I’m working on a browser extension that allows one-click addition of specific observation field values. I’ve got it working locally using the resource owner password credentials authentication flow to get a token for the API. I don’t want to use that in the production version because the code includes my personal iNat login info. I am trying to replace it with the PKCE flow, and I think I have the request generated correctly but it is rejecting my request. I have also been able to authenticate using the Authorization code flow in R, but that requires my app secret and I don’t want to include that in the extension either. Can someone take a look at what I’m doing and help me figure out why the PKCE request is being rejected?
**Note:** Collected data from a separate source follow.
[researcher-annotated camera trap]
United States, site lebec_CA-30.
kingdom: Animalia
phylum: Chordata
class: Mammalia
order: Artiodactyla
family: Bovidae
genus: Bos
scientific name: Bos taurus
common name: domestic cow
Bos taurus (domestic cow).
Note that to test it, you will need to load any page that begins with the URL https://www.inaturalist.org/observations/identify This will prompt the extension to open the page where it gets the code it uses in the authentication step. The majority of the relevant code runs in background.js so be sure to check the background (service worker) console output to see what is happening.
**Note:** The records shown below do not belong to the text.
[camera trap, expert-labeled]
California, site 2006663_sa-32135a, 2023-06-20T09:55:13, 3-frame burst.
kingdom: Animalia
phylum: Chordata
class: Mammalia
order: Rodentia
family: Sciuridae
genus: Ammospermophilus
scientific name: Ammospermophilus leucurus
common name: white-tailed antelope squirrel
That was definitely something I needed to do and it has changed the behavior I get (it redirects to a permission site before it goes to the code site) but the actual API token request still fails.
Error: Response not OK: 400 Bad Request. Body: {"error":"invalid_grant","error_description":
"The provided authorization grant is invalid, expired, revoked, does not match the redirection URI used in the authorization request, or was issued to another client."}
Currently thinking there must be something wrong with the way I am encoding it; I just let GPT4 write all of that and I’m trying to verify that the code actually works now.
Found the issue–I had somehow applied the Base-64 hashing step twice, which of course made it unrecognizable to the API. Everything works now–thanks for your help as always!